IV.

Palace Gardens, St. John's Wood, was his aim. There could be no work, nor even thought of work, until again he had met his lady. Yet how to meet her cost him another of the wrestles with conjecture that had been his lot since the cab carried her away.

At first it was easy work. He would call, he decided, with polite inquiries; and as he pictured the scene his spirits rose. The thunder-figure that had poked a bow at him from the cab would come dragonish into the drawing-room where he waited. Her he would charm with the suavity of his manners; she would doff the dragon's skin; would say (he had read the scene in novels), “You would like to see Miss So-and-so?”

The girl would come in ....

With her appearance in his thoughts George's mind swung from coherent reasoning into a delectable phantasy ....

A sudden thought swept the filmy clouds-landed him with a bump upon hard rock. He was not supposed to know their address. How, to the dragon, could he explain the venal trick by which he had acquired it? Now he beheld a new picture. Himself in the drawing-room; to him the dragon; her first words, “How did you know where we lived?”; his miserable answer.

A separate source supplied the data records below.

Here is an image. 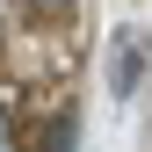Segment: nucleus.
Instances as JSON below:
<instances>
[{
    "label": "nucleus",
    "mask_w": 152,
    "mask_h": 152,
    "mask_svg": "<svg viewBox=\"0 0 152 152\" xmlns=\"http://www.w3.org/2000/svg\"><path fill=\"white\" fill-rule=\"evenodd\" d=\"M44 152H72V116H58V130H51V145Z\"/></svg>",
    "instance_id": "7ed1b4c3"
},
{
    "label": "nucleus",
    "mask_w": 152,
    "mask_h": 152,
    "mask_svg": "<svg viewBox=\"0 0 152 152\" xmlns=\"http://www.w3.org/2000/svg\"><path fill=\"white\" fill-rule=\"evenodd\" d=\"M145 65H152V36H145L138 22H123L116 36H109V65H102L109 94H116V102H130V94H138V80H145Z\"/></svg>",
    "instance_id": "f257e3e1"
},
{
    "label": "nucleus",
    "mask_w": 152,
    "mask_h": 152,
    "mask_svg": "<svg viewBox=\"0 0 152 152\" xmlns=\"http://www.w3.org/2000/svg\"><path fill=\"white\" fill-rule=\"evenodd\" d=\"M29 7H36V15H65L72 0H29Z\"/></svg>",
    "instance_id": "20e7f679"
},
{
    "label": "nucleus",
    "mask_w": 152,
    "mask_h": 152,
    "mask_svg": "<svg viewBox=\"0 0 152 152\" xmlns=\"http://www.w3.org/2000/svg\"><path fill=\"white\" fill-rule=\"evenodd\" d=\"M0 152H22V130H15V116L0 109Z\"/></svg>",
    "instance_id": "f03ea898"
}]
</instances>
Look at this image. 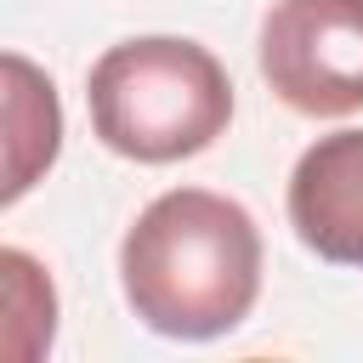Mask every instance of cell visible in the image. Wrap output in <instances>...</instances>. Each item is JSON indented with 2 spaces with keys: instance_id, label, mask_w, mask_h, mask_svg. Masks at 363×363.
<instances>
[{
  "instance_id": "6da1fadb",
  "label": "cell",
  "mask_w": 363,
  "mask_h": 363,
  "mask_svg": "<svg viewBox=\"0 0 363 363\" xmlns=\"http://www.w3.org/2000/svg\"><path fill=\"white\" fill-rule=\"evenodd\" d=\"M119 289L130 312L170 340H216L255 312L261 227L210 187L159 193L119 244Z\"/></svg>"
},
{
  "instance_id": "277c9868",
  "label": "cell",
  "mask_w": 363,
  "mask_h": 363,
  "mask_svg": "<svg viewBox=\"0 0 363 363\" xmlns=\"http://www.w3.org/2000/svg\"><path fill=\"white\" fill-rule=\"evenodd\" d=\"M289 227L329 261L363 272V130L318 136L289 170Z\"/></svg>"
},
{
  "instance_id": "5b68a950",
  "label": "cell",
  "mask_w": 363,
  "mask_h": 363,
  "mask_svg": "<svg viewBox=\"0 0 363 363\" xmlns=\"http://www.w3.org/2000/svg\"><path fill=\"white\" fill-rule=\"evenodd\" d=\"M6 125H11V142H6V204L23 199L34 187L40 170H51L57 147H62V108H57V91L51 79L28 62V57H6Z\"/></svg>"
},
{
  "instance_id": "3957f363",
  "label": "cell",
  "mask_w": 363,
  "mask_h": 363,
  "mask_svg": "<svg viewBox=\"0 0 363 363\" xmlns=\"http://www.w3.org/2000/svg\"><path fill=\"white\" fill-rule=\"evenodd\" d=\"M255 51L284 108L306 119L363 113V0H272Z\"/></svg>"
},
{
  "instance_id": "7a4b0ae2",
  "label": "cell",
  "mask_w": 363,
  "mask_h": 363,
  "mask_svg": "<svg viewBox=\"0 0 363 363\" xmlns=\"http://www.w3.org/2000/svg\"><path fill=\"white\" fill-rule=\"evenodd\" d=\"M91 130L108 153L136 164H176L204 153L233 125V79L210 45L142 34L108 45L85 74Z\"/></svg>"
}]
</instances>
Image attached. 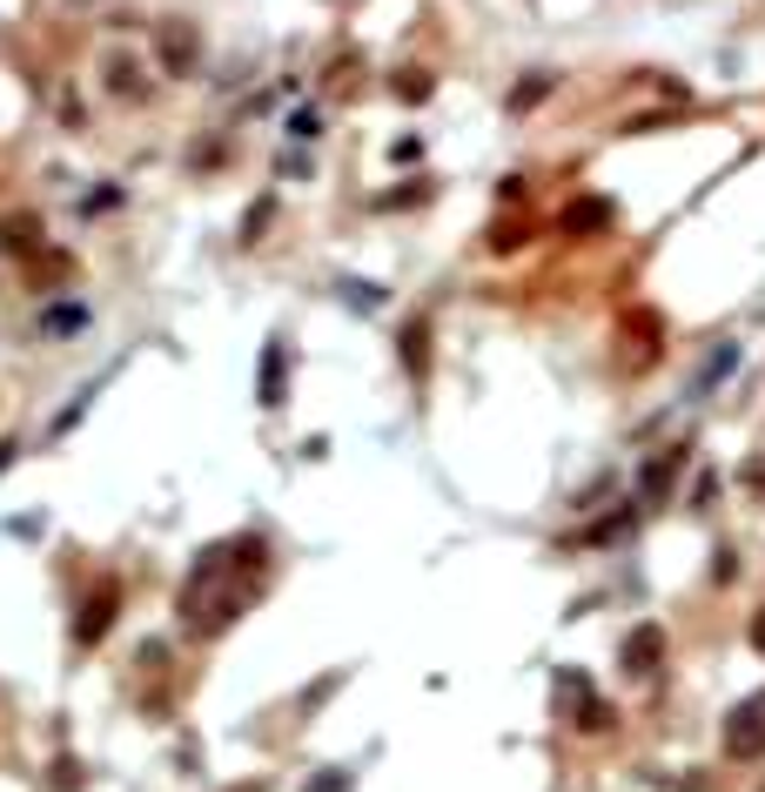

This was very unpleasant. As a red omnibus took him on towards St. John's Wood he decided that the meeting must be otherwise effected. The girl must sometimes go out. She had called herself a mother's-help; it suggested children; and, if children, doubtless her task to take them walking. Well, he would take up a post near to the house, and wait—just wait.

And then there came a final thought that struck him cold and staring. What if she did not live at the house?—was merely about to visit there when the accident befell the cab?

It was a sorely agitated young man that stepped off the 'bus and struck up Palace Gardens.